Cafébabel: David, cosa c'è esattamente dietro il progetto Localingual?

David Ding: Localingual è una pagina web basata sul crowdsourcing, che ha l'obiettivo di "catturare" tutte le lingue del mondo. Il mio personale proposito è di registrare la bellezza della varietà fonica delle lingue umane e di salvaguardare le espressioni che in futuro potrebbero andare perdute. Durante un viaggio 'zaino in spalla' nell'Est Europa, mi venne l'idea di sviluppare Localingual. Avevo iniziato ad imparare qualche parola ed espressione gergale di diversi paesi e pensai: "Sarebbe davvero interessante se trovassi la maniera di 'rappresentare', 'mostrare' e 'catturare' in qualche modo le mie personali esperienze."

Cafébabel: Localingual stimola alla partecipazione, ognuno può caricare parole nella sua madrelingua. Quanto è semplice utilizzare la pagina?

David Ding: è difficile a dirsi. Ho fatto del mio meglio affinché Localingual avesse un funzionamento multipiattaforma e fosse disponibile per desktop, tablet e smartphone. Una notevole limitazione è data dal fatto che non è possibile utilizzare Localingual su iPhone e iPad. Tuttavia si tratta di una limitazione del browser introdotta da Apple.

Cafébabel: I visitatori possono comunicare tra loro sulla pagina e, per esempio, porre domande sull'uso di termini precisi o locuzioni?

David Ding: Non c'è al momento alcuna possibilità di mettersi in contatto gli uni con gli altri su Localingual, perché tutti i visitatori sono anonimi. Ma vorrei apportare delle modifiche, ho progetti per il futuro.

Cafébabel: La pagina è online dall'8 gennaio 2017. All'inizio ci sono state delle difficoltà...La pagina tedesca e quella israeliana in particolare sono state spammate da "haters". Cosa è successo esattamente? 

David Ding: Si trattava soprattutto di troll di 4Chan e Reddit. Tuttavia dalle medesime reti provenivano anche numerosi visitatori seriamente interessati che hanno caricato delle registrazioni, e così non voglio lamentarmi più del necessario. In seguito all'implementazione del sistema di controllo, le registrazioni offensive sono state cancellate.

Cafébabel: Quanti visitatori ha Localingual?

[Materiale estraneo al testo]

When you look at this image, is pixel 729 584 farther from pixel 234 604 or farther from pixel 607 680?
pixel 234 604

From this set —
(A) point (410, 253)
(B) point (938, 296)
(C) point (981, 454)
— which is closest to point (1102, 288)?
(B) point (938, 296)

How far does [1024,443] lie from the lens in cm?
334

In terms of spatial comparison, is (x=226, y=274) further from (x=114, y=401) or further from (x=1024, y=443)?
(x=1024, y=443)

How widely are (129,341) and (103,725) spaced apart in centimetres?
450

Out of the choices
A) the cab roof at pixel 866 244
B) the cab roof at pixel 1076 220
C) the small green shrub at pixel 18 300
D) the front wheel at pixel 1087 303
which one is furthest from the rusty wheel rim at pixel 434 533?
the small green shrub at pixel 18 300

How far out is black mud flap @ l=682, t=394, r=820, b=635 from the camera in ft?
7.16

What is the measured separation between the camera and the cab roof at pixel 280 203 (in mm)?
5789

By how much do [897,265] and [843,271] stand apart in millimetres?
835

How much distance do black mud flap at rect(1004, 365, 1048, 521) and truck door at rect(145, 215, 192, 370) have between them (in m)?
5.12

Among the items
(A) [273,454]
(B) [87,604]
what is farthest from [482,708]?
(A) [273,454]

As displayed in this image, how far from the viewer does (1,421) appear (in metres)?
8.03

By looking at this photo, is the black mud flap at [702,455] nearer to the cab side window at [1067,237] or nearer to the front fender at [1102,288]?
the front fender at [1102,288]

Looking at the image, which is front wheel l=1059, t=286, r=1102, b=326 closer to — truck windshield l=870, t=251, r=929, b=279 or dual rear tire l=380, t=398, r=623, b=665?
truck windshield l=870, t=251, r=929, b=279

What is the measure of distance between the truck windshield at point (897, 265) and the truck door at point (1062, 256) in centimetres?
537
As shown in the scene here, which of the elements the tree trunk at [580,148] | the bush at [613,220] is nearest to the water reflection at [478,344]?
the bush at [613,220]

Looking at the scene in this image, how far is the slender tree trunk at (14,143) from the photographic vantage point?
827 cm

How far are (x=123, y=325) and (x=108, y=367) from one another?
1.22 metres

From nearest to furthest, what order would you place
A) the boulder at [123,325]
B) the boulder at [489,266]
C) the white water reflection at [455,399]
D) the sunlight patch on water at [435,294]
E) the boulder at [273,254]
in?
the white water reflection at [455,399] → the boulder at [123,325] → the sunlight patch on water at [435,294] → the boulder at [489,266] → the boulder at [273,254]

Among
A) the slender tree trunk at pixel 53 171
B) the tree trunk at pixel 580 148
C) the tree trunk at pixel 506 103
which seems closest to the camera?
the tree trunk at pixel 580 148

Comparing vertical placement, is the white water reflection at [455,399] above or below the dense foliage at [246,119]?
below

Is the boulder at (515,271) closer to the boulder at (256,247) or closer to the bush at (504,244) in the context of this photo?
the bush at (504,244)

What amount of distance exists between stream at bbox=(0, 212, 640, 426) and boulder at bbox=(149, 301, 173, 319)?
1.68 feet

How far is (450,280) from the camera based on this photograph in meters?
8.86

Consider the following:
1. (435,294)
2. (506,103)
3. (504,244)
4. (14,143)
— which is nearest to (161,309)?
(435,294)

David Ding: Non appena Localingual viene scoperto in un nuovo paese, la pagina riceve molti nuovi clic. Il 50% dei visitatori consulta la pagina su desktop, il 42% su dispositivi mobile e l'8% utilizza altre soluzioni.

Cafébabel: Su Localingual i visitatori possono anche ascoltare gli inni nazionali del paese che preferiscono...

David Ding: Ho inserito gli inni nazionali in un secondo momento, quando ero alla ricerca di un metodo per trasmettere anche atmosfere nazionali specifiche.

Cafébabel: Come intende rendere Localingual la Wikipedia degli idiomi?

David Ding: è un obiettivo oneroso rendere Localingual la Wikipedia degli idiomi. Spero un giorno di raggiungerlo. Il mio desiderio è che Localingual diventi una Wiki uditiva, in cui, quando i visitatori chiedono "Come si dice nello slang di Sarajevo 'Hey amico, come va?'", possano sentire la voce dei madrelingua che pronunciano correttamente la frase. Per poterlo mettere in pratica, avrei bisogno di un sistema di account e di chat in tempo reale tra i visitatori che al momento sono online e poi..., e poi... e poi... sì, Localingual ha ancora una lunga strada da fare.

Cafébabel: Lei stesso è bilingue. Trova che la sua voce sembri diversa quando passa da una madrelingua all'altra?

David Ding: Non soltanto la mia voce, ma anche parti della mia personalità cambiano e le percepisco diversamente a seconda della lingua. Quando avevo 12 anni, l'inglese è diventata pian piano la lingua predominante per me. Quando ripenso a quel periodo, mi ritrovo a constatere che aver iniziato a raccontare a poco a poco i miei sogni, i miei pensieri in lingua inglese è stata un'esperieza davvero unica.